**Exercise goal:** Considering only lines that hold the word "recesses", report how many there are in the listing below, as a single number.

━━━━

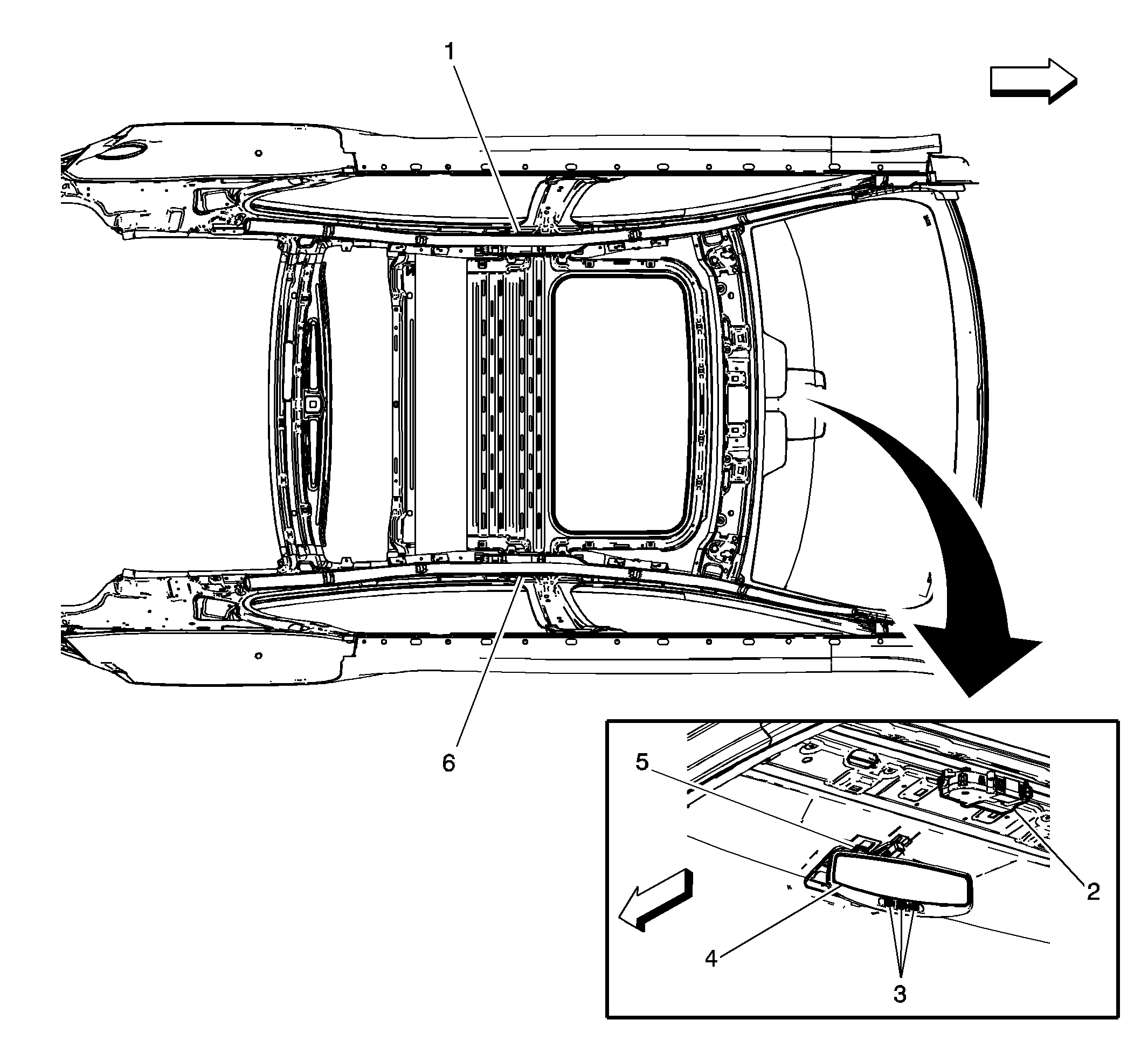 1

6

5

2

4

3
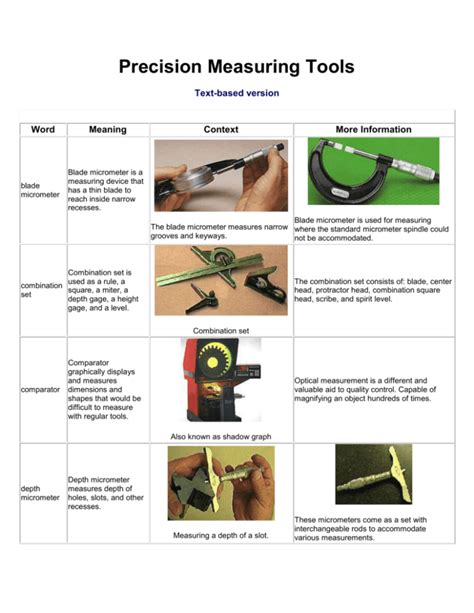 Precision Measuring Tools

Text-based version

| Word | Meaning | Context | More Information |
|---|---|---|---|
| blade micrometer | Blade micrometer is a measuring device that has a thin blade to reach inside narrow recesses. | The blade micrometer measures narrow grooves and keyways. | Blade micrometer is used for measuring where the standard micrometer spindle could not be accommodated. |
| combination set | Combination set is used as a rule, a square, a miter, a depth gage, a height gage, and a level. | Combination set | The combination set consists of: blade, center head, protractor head, combination square head, scribe, and spirit level. |
| comparator | Comparator graphically displays and measures dimensions and shapes that would be difficult to measure with regular tools. | Also known as shadow graph | Optical measurement is a different and valuable aid to quality control. Capable of magnifying an object hundreds of times. |
| depth micrometer | Depth micrometer measures depth of holes, slots, and other recesses. | Measuring a depth of a slot. | These micrometers come as a set with interchangeable rods to accommodate various measurements. |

━━━━

**Answer to this task:** 2